What to do: Can you recast the entries below as a numbered list, leaving out the blank lines?

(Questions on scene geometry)
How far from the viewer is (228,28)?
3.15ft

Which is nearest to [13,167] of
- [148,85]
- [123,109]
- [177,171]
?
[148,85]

Result for this exercise:
1. How far from the viewer is (228,28)?
2. 3.15ft
3. Which is nearest to [13,167] of
4. - [148,85]
5. - [123,109]
6. - [177,171]
7. ?
8. [148,85]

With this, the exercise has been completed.